El joven caballero, que hasta ese momento no estimaba mucho a André-Louis, pues para él no era más que un buen suplente en ausencia del maestro, abrió desmesuradamente los ojos. Embriagado por el éxito, llevado por su generosidad, André-Louis estuvo a punto de descubrir su método. Un método que poco después llegaría a ser algo trivial en las salas de esgrima. Pero se contuvo a tiempo. Revelar su secreto hubiera podido destruir ese poder que debía perfeccionar ejercitándolo.
Al mediodía, cuando la academia quedó vacía, el señor Bertrand llamó a André-Louis para darle una de las ocasionales lecciones que aún solía darle, y por primera vez recibió una estocada en el transcurso del primer asalto. Como era generoso, sonrió satisfecho:
—¡Ajá! ¡Cuán deprisa aprendéis, amiguito!
También sonrió, aunque ya no tan satisfecho, cuando lo tocaron en el segundo asalto. Después puso todo su empeño, y tocó tres veces seguidas a André-Louis. La rapidez y la destreza del maestro hicieron que la teoría de André-Louis se tambaleara, pues por falta de práctica aún exigía una mayor madurez.
De todas maneras, estaba seguro de la eficacia de su teoría y, de momento, se contentaba con eso. Sólo le faltaba perfeccionar su estrategia a fuerza de práctica, a lo cual se consagró en cuerpo y alma, con esa pasión que suscita todo descubrimiento. Para empezar, se limitó a media docena de combinaciones que practicó asiduamente hasta que cada una llegó a ser casi automática. A continuación, probó su infalibilidad con los mejores discípulos del señor Bertrand.
Por último, una semana después de su último asalto con el maestro, éste le llamó para practicar con él. Pero esta vez no pudo hacer nada contra los impetuosos ataques de André-Louis.
Después de la tercera estocada, el señor Bertrand retrocedió y se quitó la máscara.
—¿Qué es esto? —preguntó. Estaba muy pálido y enarcaba las obscuras cejas. En toda su vida nunca había sido herido en su amor propio—. ¿Os ha enseñado alguien algún truco mágico?
Bertrand des Amis siempre se había jactado de conocer tan a fondo el arte de la esgrima, que no creía en secretos mágicos, pero la habilidad de André-Louis le hacía dudar de sus convicciones.
—No —dijo André-Louis—. Simplemente he trabajado mucho y manejo la espada no sólo con la muñeca, sino también con la mente.
—Ya lo veo. Muy bien, muy bien, creo que ya os he enseñado bastante. No es mi intención tener un ayudante superior a mí.
—No os preocupéis por eso —sonrió André-Louis—. Habéis trabajado mucho toda la mañana y estáis cansado, mientras que yo estoy fresco. Ése es todo el secreto de mi éxito momentáneo.

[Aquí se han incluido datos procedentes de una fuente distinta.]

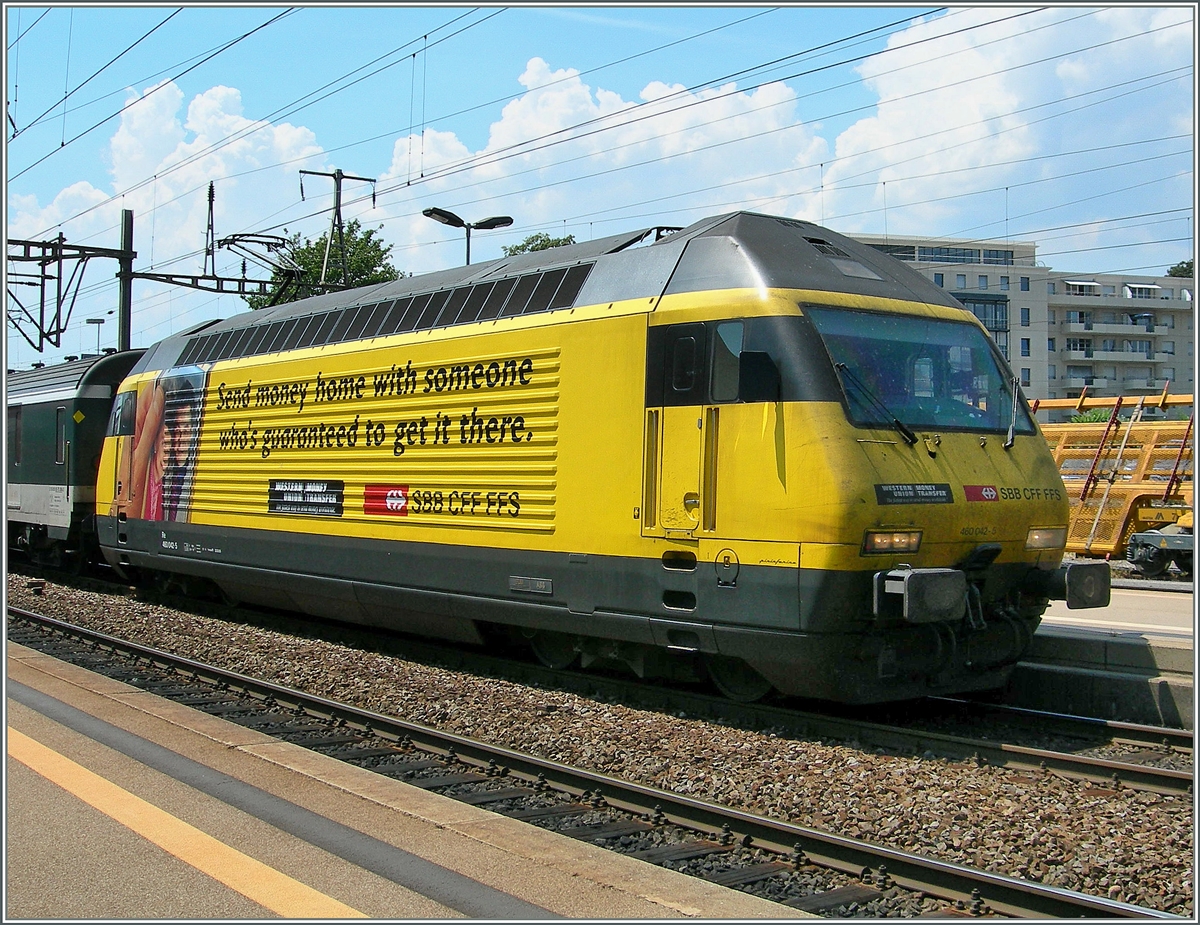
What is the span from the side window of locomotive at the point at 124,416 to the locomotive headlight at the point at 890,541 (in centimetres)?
1178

Su tacto y el buen temperamento del señor Bertrand evitaron que la relación entre ambos se estropeara. A partir de aquel día, cuando practicaban, André-Louis, que seguía perfeccionando diariamente su teoría para formar un sistema casi infalible, procuraba que el señor Bertrand le diera por lo menos dos estocadas por cada una de las suyas. Era lo que le aconsejaba la prudencia, pero nada más. Deseaba que su maestro fuera consciente de su fuerza, pero sin llegar a descubrir su verdadera magnitud para evitar una innecesaria y perjudicial rivalidad.

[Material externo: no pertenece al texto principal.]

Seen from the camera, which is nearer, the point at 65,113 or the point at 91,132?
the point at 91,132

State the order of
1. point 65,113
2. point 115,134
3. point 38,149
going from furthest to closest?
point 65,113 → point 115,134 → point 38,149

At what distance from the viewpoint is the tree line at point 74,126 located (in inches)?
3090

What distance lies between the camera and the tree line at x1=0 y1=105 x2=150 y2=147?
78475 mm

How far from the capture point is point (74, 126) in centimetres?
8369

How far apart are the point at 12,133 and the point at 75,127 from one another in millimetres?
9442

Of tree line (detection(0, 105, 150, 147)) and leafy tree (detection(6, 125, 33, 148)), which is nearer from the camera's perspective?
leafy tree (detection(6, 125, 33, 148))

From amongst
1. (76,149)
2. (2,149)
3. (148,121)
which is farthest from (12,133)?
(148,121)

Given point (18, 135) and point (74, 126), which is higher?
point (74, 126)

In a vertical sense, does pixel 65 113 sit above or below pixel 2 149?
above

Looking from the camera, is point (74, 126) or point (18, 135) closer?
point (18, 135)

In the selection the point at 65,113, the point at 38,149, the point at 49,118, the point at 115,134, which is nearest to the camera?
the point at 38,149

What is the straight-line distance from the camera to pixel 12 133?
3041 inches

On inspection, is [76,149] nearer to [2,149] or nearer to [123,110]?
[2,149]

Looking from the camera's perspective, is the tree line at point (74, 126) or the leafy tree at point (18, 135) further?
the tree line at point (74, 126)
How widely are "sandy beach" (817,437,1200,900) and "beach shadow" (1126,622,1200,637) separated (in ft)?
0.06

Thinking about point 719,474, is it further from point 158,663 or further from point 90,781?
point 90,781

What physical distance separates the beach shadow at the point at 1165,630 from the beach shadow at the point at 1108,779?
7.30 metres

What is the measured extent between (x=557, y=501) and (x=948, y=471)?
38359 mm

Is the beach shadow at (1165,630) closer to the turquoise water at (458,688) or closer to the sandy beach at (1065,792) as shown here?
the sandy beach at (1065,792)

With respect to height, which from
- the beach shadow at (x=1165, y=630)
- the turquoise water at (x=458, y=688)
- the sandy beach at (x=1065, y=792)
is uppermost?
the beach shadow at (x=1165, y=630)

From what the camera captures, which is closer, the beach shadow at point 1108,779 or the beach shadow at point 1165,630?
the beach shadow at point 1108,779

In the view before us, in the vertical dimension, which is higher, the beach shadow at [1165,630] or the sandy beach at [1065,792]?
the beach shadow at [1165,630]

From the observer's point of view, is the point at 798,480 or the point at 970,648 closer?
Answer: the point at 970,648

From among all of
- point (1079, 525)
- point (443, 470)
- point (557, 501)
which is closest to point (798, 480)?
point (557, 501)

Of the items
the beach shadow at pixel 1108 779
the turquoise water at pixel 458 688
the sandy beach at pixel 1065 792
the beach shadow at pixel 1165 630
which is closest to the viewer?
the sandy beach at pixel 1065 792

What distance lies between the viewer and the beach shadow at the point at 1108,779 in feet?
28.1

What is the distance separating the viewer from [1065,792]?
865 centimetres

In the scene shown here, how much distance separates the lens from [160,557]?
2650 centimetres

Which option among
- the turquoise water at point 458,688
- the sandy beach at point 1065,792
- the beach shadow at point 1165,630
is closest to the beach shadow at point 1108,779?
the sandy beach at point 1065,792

Aparte de eso, ayudó cada día más y mejor a su maestro, llegando a ser su mejor ayudante, y una fuente de orgullo, pues nunca había tenido un discípulo tan aventajado como aquél. André-Louis nunca le desilusionó revelándole el hecho de que su destreza se debía más a la biblioteca, y a su propio talento natural, que a las lecciones que había recibido de él.